4.14. Determination of IgG1 and IgG2a Levels by Indirect ELISA

Indirect ELISA was used to measure the levels of IgG1 and IgG2a in mouse serum in triplicate. A total of 50 μL of 2 μg/mL of the MeFgCatB synthesis peptide in coating buffer (35 mM NaHCO3 and 15 mM Na2CO3, pH 9.6) was added to a U96 Maxi Sorp Nunc-Immuno Plate (Thermo Fisher Scientific, Waltham, MA, USA, Cat. No. 446261) and kept overnight at 4 °C. Washing with 0.05% PBST was performed on the coated plates three times. A total of 100 μL of 1% bovine serum albumin (BSA) (Capricorn Science, Ebsdorfergrund, Germany, Cat. No. BSA-1000) was added to each well to prevent nonspecific binding, and the wells were then incubated for one hour at room temperature (RT). Mouse sera diluted in PBS were added to the plates at 1:50 after washing three times with 0.05% PBST, and the plates were then incubated for two hours at RT. Following incubation, plates were rinsed three times with 0.05% PBST and then incubated for two hours at RT with horseradish peroxidase (HRP)-conjugated goat anti-mouse IgG1 or IgG2a (Southern Biotech, Birmingham, AL, USA, Cat. No. 5300-05) diluted with PBS at a ratio of 1:500. After five washes with 0.05% PBST, 50 μL of 3, 3′, 5, 5′-tetramethylbenzidine (TMB) (Sigma, St. Louis, MO, USA, Cat. No. T0440) was added to the plates, and they were incubated for 15 min at RT. For the stop reaction, 50 μL of stop buffer (1 N HCl) was added to each well. An automatic SpectraMax ABS Microplate Reader (Molecular Devices, San Jose, CA, USA) was used to measure optical densities (OD) at 450 nm. Furthermore, IgG1 and IgG2a levels for the proteins rFgCatB1, rFgCatB2, and rFgCatB3 were measured at week 8 according with the previous method.
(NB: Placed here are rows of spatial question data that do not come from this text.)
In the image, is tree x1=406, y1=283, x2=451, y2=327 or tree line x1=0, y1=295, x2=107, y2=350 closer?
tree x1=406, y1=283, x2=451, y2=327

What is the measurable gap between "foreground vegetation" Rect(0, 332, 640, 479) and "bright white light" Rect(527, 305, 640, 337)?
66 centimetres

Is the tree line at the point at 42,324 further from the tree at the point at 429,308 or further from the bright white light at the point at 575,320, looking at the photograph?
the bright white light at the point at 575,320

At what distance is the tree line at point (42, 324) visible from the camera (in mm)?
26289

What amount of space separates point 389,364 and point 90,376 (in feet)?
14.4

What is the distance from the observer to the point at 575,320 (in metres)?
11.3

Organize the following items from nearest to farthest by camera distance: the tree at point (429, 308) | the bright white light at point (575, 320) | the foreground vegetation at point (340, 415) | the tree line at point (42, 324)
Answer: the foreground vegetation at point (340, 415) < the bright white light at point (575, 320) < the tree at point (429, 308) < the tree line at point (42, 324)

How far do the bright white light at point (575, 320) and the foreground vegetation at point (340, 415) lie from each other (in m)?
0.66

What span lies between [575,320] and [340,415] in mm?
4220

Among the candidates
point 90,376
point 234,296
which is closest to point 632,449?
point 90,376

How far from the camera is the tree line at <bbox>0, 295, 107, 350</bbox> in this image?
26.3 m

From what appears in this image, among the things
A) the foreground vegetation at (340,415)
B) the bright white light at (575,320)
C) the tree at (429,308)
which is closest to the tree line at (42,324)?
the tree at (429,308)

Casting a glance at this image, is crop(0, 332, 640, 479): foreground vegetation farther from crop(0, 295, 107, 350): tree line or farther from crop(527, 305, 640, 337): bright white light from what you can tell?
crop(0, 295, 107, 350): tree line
4.15. Immunoblotting Analysis

The F. gigantica whole-body extracts at different stages, including metacercariae, NEJ, 4WKJ, and adult stages, were separated by using 12.5% SDS-PAGE and electrically transferred to Amersham™ Protran® Western blotting membranes (Cytiva, Marlborough, MA, USA, Cat. No. 10600002). The membranes were subsequently nonspecifically blocked for one hour at RT using 4% BSA in PBS. Mice serum was diluted in PBS and added to the membranes, which were then incubated for one hour at RT. Following incubation, the membranes were washed three times with 0.1% PBST for five minutes each. Alkaline phosphatase (AP)-conjugated goat anti-mouse IgG (Invitrogen, Carlsbad, CA, USA, Cat. No. 31320) was subsequently added and diluted with PBS. The membranes were then incubated for one hour at RT. The membranes were washed three times with 0.1% PBST for five minutes. After that, the membranes were incubated with alkaline phosphatase (AP) buffer (0.1 M NaCl and 0.1 M Tris-HCl, pH 9.5) for five minutes at RT. The color in a positive band was developed by the nitroblue tetrazolium chloride/5-bromo-4-chloro-3-indodyl phosphate (NBT/BCIP) substrates (Merck, Darmstadt, Germany, Cat. No. 11681451001). The membranes were stopped from reacting by stop buffer (TBS, 20 mM EDTA, pH 8.0).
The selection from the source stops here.